Comenzó como bailarín de ballet y baile regional. Trabajó en televisión, actuó en Montjuich, en París y por toda España, pero no estaba satisfecho. Así que un buen día, hace nueve años, decidió convertirse en Envidia, la reina de la noche.
-¿Cómo fueron sus comienzos?
-Tenía unos 18 años y saliendo por la noche me propusieron que actuase en una fiesta. Yo ni si quiera sabía maquillarme y me dejé una pasta, pero me lo pasé muy bien.
-¿Cómo lo tomaron sus padres?
-Me apoyaron en todo, desde un primer momento me dijeron que todo era válido menos robar o matar.

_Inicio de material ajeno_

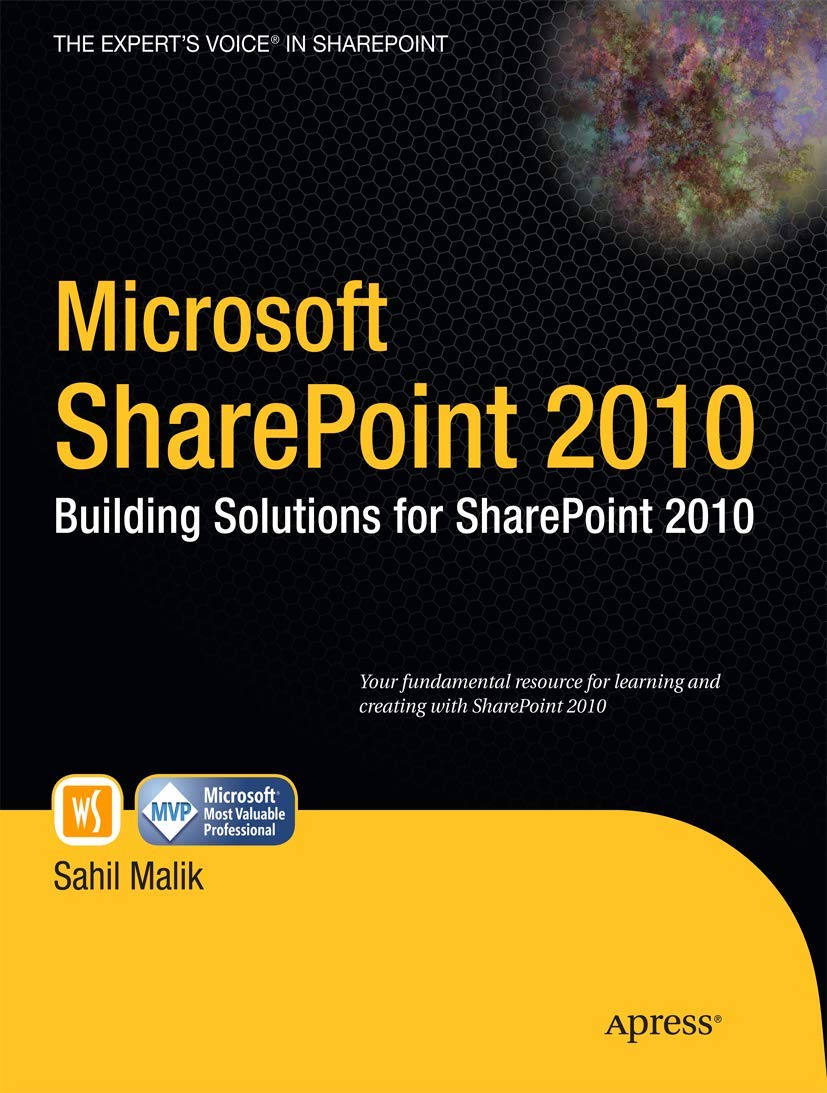 Microsoft SharePoint 2010: Building Solutions for SharePoint 2010 (Books for Professionals by Professionals),New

-¿Cómo definiría a una drag?
-Es un ser vicioso, ambicioso y glamuroso que representa la fantasía y la ambigüedad. La mala noticia es que con esto se nace, no se hace.
-¿Cuáles son los gajes del oficio?
-Hay que cuidar hasta el mínimo detalle, sobre todo por las chicas, que son las más exigentes. Me hago la depilación láser, voy al gimnasio, me doy masajes, baños de chocolate para tener la piel suave... Es un mundo muy envidioso, de ahí mi nombre, y muy caro. La peluca que llevo me costó 300 euros y los zapatos, y fueron baratos, 180. Suma el maquillaje, la ropa... Pero bueno, yo también cobro 400 euros por noche.
-¿Se dedica a algo más?
-No, ser drag queen me ocupa todo el día. Estoy muy contenta, porque hago lo que quiero, lo paso genial y además me pagan.